* [TASK TO COMPLETE] Write out exactly what each line says, starting with the first line below and ending on the one with "scientific name: Antidorcas marsupialis".

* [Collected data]
++++++
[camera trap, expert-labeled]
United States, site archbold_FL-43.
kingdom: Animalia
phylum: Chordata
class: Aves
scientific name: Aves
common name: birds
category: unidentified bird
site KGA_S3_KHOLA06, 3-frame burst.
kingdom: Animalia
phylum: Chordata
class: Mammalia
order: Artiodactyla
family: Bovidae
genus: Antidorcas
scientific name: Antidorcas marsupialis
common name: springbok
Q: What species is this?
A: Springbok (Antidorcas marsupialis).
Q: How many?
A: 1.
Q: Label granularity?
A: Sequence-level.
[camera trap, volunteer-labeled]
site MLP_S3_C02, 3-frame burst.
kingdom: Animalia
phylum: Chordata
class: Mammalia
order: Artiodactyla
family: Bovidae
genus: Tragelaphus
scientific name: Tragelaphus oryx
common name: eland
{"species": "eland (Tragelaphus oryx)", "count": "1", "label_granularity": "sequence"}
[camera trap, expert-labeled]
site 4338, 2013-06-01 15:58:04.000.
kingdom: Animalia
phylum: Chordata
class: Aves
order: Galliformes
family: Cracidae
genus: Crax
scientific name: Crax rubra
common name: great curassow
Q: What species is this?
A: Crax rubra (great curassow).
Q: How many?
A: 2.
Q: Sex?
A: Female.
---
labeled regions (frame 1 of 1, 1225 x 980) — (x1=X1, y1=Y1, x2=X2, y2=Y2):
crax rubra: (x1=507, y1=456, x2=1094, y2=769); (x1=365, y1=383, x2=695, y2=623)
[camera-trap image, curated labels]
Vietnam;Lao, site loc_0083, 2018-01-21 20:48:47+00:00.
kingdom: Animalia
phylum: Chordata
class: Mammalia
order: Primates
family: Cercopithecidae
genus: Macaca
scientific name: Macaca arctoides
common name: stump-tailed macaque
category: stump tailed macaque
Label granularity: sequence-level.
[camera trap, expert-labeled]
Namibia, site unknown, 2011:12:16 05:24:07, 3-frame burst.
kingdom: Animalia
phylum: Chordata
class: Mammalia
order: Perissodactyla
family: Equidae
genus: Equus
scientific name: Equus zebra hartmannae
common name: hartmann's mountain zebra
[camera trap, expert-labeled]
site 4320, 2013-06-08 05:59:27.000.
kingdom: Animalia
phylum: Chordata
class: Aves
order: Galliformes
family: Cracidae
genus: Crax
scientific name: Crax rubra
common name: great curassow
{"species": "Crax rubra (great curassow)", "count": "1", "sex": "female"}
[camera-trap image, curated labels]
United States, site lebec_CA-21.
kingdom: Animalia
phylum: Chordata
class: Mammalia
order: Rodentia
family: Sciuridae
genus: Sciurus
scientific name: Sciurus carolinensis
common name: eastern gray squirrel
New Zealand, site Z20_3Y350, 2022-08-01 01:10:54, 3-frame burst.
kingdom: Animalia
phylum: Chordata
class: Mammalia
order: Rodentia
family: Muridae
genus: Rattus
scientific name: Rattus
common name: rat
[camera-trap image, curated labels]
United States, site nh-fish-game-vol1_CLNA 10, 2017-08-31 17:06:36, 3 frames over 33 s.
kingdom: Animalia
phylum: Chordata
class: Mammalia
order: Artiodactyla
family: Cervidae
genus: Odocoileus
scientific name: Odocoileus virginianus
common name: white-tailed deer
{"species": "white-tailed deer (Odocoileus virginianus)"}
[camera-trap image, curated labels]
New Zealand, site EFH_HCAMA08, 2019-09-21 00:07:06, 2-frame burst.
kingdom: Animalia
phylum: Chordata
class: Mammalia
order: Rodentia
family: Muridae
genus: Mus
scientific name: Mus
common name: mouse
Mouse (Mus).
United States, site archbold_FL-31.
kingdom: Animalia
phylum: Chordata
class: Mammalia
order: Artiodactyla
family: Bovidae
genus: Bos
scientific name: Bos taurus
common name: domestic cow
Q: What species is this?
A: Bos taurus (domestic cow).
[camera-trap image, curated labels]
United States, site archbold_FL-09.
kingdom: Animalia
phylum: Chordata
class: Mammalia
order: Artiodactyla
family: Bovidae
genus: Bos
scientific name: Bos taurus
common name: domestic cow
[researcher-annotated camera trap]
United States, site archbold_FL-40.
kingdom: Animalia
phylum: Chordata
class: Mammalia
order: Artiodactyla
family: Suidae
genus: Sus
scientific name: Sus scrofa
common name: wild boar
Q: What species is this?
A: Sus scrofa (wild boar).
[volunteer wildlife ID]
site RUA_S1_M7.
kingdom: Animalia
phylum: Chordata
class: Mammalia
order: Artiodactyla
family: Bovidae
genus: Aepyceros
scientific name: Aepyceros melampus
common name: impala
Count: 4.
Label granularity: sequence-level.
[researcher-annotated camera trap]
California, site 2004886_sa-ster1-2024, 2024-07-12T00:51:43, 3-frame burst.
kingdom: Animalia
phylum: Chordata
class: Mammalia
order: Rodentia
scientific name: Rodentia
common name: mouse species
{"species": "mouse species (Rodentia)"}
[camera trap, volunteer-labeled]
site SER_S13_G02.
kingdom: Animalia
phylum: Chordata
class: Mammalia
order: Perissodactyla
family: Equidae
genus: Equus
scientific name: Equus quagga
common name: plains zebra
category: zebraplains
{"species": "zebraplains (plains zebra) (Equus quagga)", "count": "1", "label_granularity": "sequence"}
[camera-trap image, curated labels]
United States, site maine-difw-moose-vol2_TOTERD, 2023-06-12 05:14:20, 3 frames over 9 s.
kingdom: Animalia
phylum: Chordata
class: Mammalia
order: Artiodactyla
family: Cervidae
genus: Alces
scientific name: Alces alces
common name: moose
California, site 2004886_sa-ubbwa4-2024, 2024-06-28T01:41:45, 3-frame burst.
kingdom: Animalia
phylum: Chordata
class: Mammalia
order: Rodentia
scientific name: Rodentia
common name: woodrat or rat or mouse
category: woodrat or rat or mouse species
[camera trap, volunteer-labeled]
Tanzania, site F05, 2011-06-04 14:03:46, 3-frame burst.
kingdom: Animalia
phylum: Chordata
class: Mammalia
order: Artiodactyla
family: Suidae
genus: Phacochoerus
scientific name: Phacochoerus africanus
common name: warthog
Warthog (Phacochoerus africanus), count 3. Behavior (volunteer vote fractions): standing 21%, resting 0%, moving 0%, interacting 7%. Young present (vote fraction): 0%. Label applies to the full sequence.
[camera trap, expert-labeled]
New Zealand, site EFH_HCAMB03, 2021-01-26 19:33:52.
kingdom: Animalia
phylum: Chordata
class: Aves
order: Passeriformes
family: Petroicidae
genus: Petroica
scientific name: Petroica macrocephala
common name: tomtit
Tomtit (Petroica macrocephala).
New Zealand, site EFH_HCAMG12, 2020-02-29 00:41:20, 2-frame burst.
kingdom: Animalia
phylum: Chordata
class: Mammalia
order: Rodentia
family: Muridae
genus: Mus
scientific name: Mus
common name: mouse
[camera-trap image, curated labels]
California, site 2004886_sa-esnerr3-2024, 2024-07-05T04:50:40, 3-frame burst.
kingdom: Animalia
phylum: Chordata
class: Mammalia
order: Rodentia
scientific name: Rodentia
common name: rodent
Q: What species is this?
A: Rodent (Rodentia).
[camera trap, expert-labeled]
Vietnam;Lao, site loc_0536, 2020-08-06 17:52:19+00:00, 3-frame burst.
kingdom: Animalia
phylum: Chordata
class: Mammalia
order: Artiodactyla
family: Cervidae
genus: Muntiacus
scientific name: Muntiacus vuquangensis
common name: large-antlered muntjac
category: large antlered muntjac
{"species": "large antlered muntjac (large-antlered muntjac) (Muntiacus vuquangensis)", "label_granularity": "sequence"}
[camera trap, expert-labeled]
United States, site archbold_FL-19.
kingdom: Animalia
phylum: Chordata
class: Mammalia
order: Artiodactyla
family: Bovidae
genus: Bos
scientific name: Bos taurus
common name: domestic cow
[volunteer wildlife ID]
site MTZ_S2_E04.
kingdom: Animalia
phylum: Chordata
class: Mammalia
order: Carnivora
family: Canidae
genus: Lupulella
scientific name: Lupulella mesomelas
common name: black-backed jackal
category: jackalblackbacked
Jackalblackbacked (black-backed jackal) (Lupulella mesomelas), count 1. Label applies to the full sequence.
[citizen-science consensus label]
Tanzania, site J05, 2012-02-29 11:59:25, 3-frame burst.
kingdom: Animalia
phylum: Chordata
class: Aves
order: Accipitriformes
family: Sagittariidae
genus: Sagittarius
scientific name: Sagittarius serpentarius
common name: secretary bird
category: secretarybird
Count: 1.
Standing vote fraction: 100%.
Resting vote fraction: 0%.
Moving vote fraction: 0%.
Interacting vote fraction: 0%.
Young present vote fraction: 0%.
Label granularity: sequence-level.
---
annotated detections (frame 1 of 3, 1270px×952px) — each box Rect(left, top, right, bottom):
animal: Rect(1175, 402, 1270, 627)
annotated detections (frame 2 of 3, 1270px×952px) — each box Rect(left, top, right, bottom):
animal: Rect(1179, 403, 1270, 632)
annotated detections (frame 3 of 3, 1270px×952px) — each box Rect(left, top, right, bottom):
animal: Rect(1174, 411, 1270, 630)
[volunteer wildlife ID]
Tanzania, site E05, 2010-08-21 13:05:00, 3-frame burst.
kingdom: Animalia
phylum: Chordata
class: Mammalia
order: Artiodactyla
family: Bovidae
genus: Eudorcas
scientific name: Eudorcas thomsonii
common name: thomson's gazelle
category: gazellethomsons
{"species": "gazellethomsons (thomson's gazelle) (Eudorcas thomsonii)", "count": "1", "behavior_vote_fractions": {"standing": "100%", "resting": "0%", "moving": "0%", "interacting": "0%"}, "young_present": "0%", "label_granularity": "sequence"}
++++++
* [EXERCISE SOLUTION]
[camera trap, expert-labeled]
United States, site archbold_FL-43.
kingdom: Animalia
phylum: Chordata
class: Aves
scientific name: Aves
common name: birds
category: unidentified bird
site KGA_S3_KHOLA06, 3-frame burst.
kingdom: Animalia
phylum: Chordata
class: Mammalia
order: Artiodactyla
family: Bovidae
genus: Antidorcas
scientific name: Antidorcas marsupialis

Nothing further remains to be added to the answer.